Hotspot Pose Estimation – Project Salus

Design

The goal of the Hotspot Pose Estimation system is to take in bounding box information and depth information and convert it to a pose in world coordinates. The bounding box comes from the Detection subsystem. The estimation system converts the 2D bounding box from Darknet in a 3D bounding box. The depth image comes in through the Intel Realsense 435i camera. The depth image gets downsampled and converted into a point cloud. The estimation system uses the point cloud and 3D bounding box to get the position and orientation of the hotspot. It then passes it to the Track Hotspots node which uses a Kalman Filter to maintain knowledge and reduce noise. This is then passed off to the Tactical Planner. Figure 1 below depicts the the process described.

Implementation

Point Cloud Downsampler:
The point cloud downsampler uses the depth image from the Intel RealSense camera to create a point cloud using a ROS nodelet. This point cloud is downsampled to make sure the estimation system can maintain and update hotspot positions at a frequency of 10 Hz (PR4-M).

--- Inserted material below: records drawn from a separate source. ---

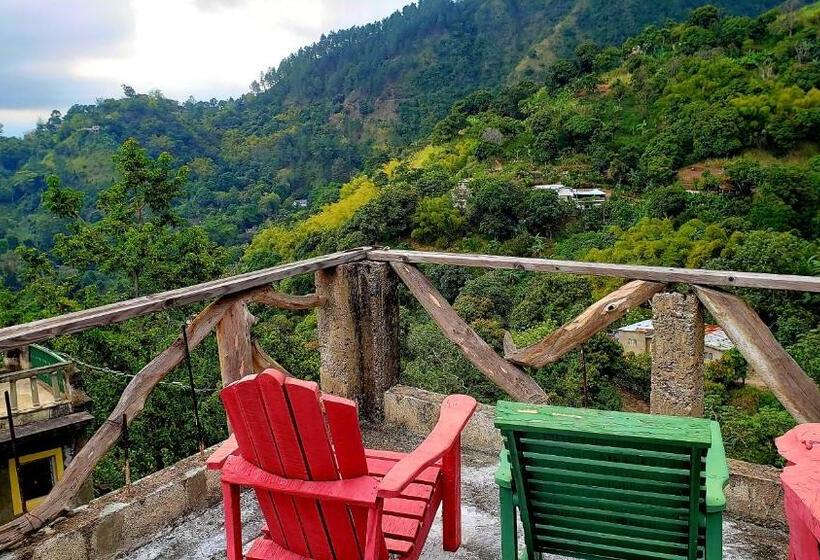 اتاق استاندارد با چشم‌انداز کوهستان, Prince Valley Guesthouse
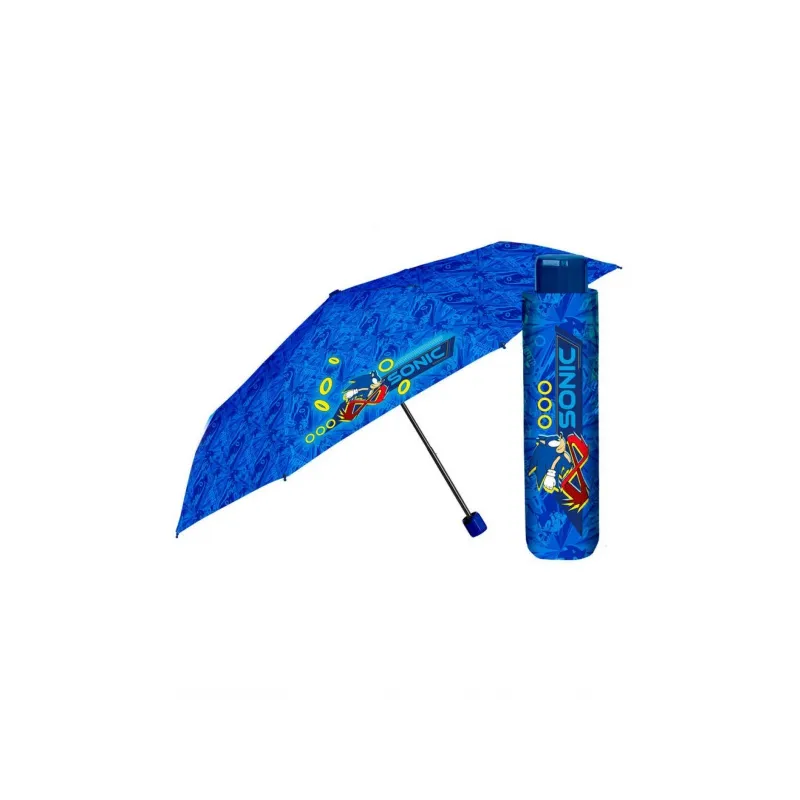 Detský skladací dáždnik JEŽKO SONIC, 75507 Detský skladací dáždnik JEŽKO SONIC, 75507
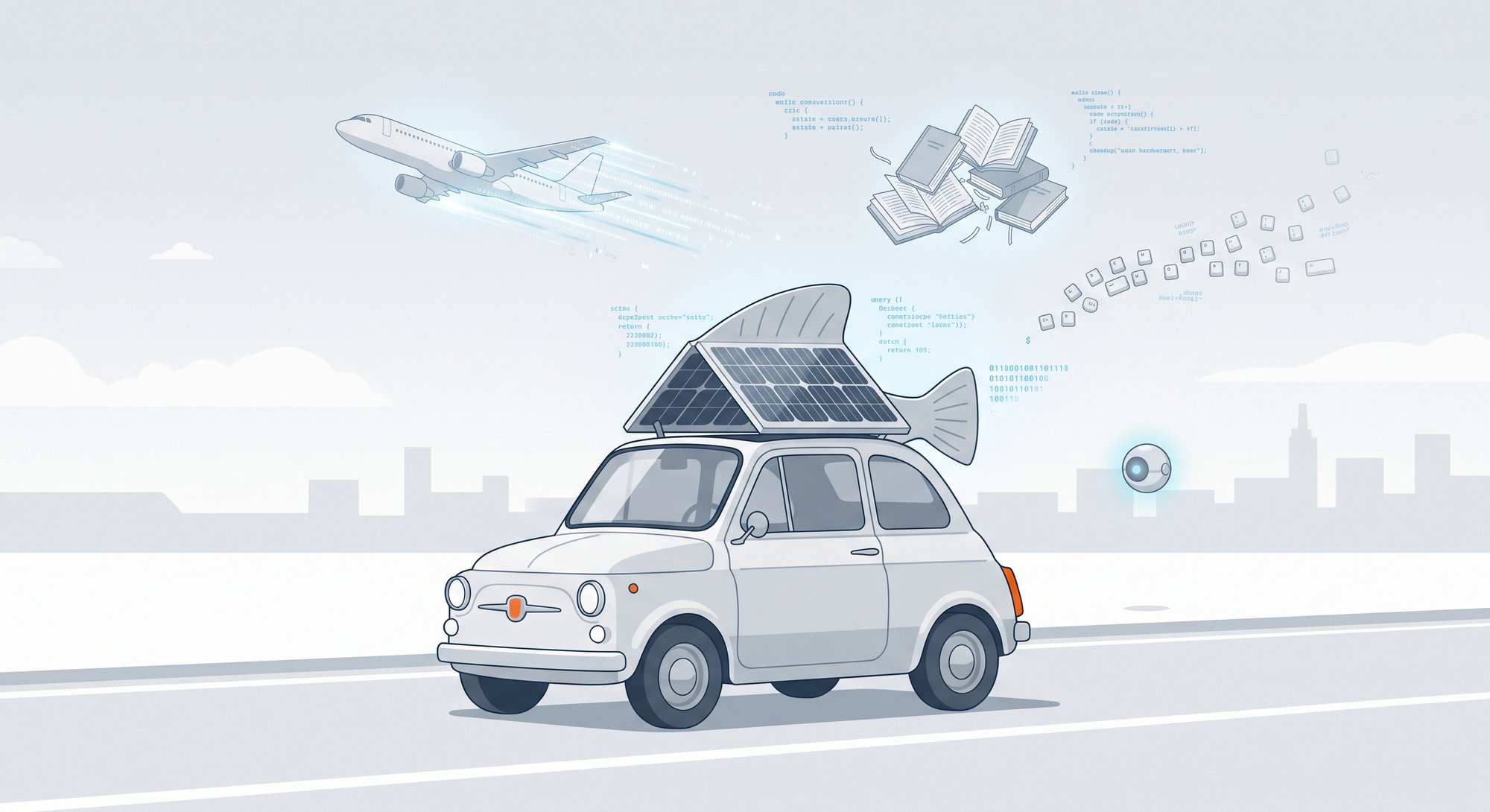 KI-inside, aber anders als erwartet [Undisruptable Technology - Ausgabe #314]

Hotspot 3D Bounding Box Converter:
The purpose of the 3D bounding box converter is to transform the 2D bounding box from Darknet into a 3D bounding box we can use with the point cloud to segment out the hotspot. It uses the point cloud to determine the z-coordinate of the hotspot.

Hotspot Pose Estimator:
The hotspot pose estimator takes in the 3D bounding box and a downsampled point cloud generated using the Intel RealSense depth image. It then crops the point cloud to the dimensions of the 3D bounding box and computes the centroid of the top of the object. Finally, it converts the centroid into the world frame using the IPS to World transform and outputs the pose. In addition, it determines the orientation of the hotspot by computing the surface normal of the cropped point cloud.

Hotspot Tracker:
The purpose of the hotspot tracker is to maintain history of our hotspots pose and reduce the uncertainty in pose due to noise/bad frames. It uses Kalman Filter with Mahalanobis Distance to smooth the hotspots’ estimated pose.